■ What you need to do
Reproduce all of the entries below exactly, without images.
── Data to examine ──
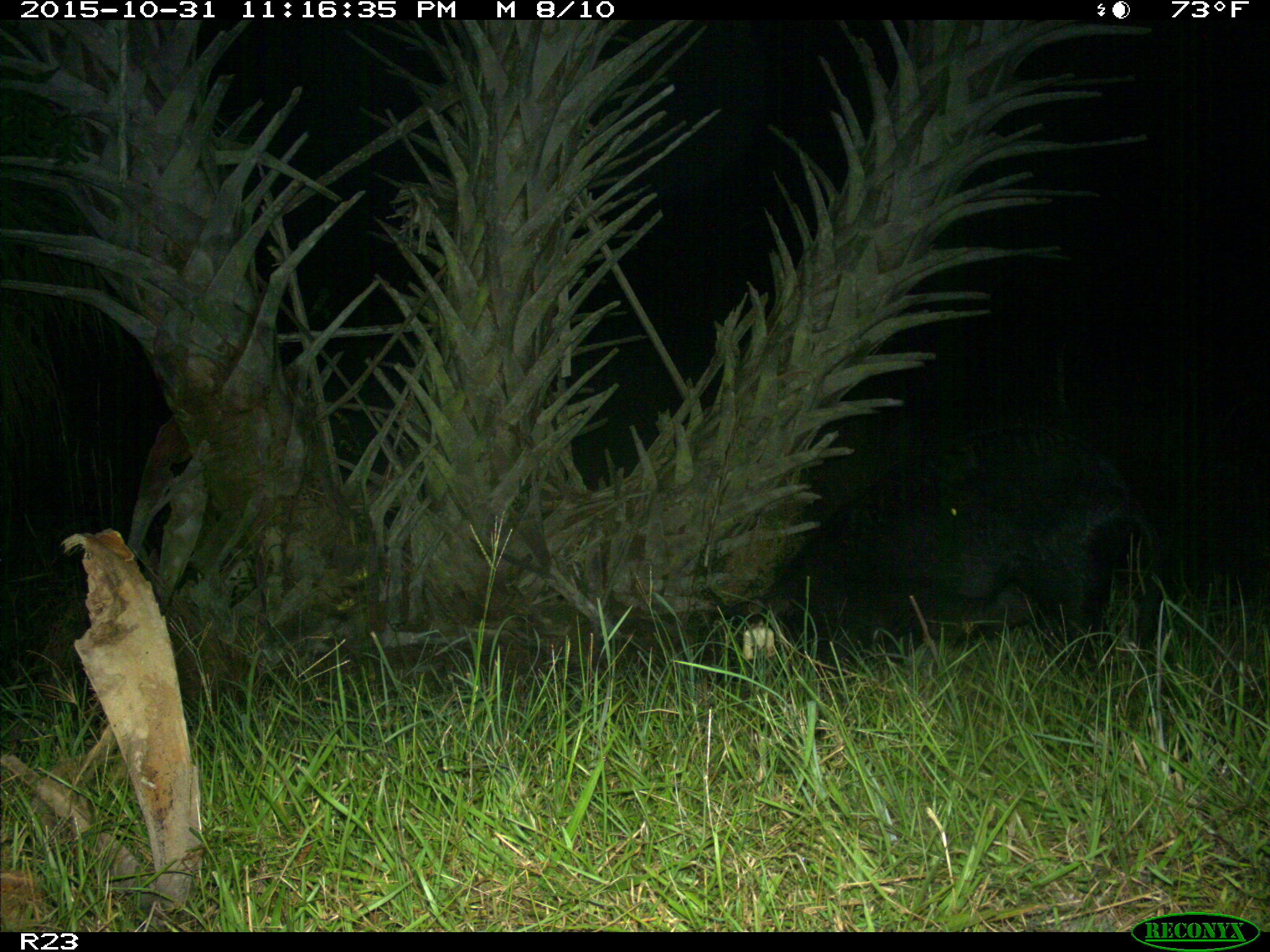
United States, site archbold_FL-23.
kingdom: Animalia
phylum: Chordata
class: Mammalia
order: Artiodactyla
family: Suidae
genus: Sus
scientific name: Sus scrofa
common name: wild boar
───
■ Written reply
United States, site archbold_FL-23.
kingdom: Animalia
phylum: Chordata
class: Mammalia
order: Artiodactyla
family: Suidae
genus: Sus
scientific name: Sus scrofa
common name: wild boar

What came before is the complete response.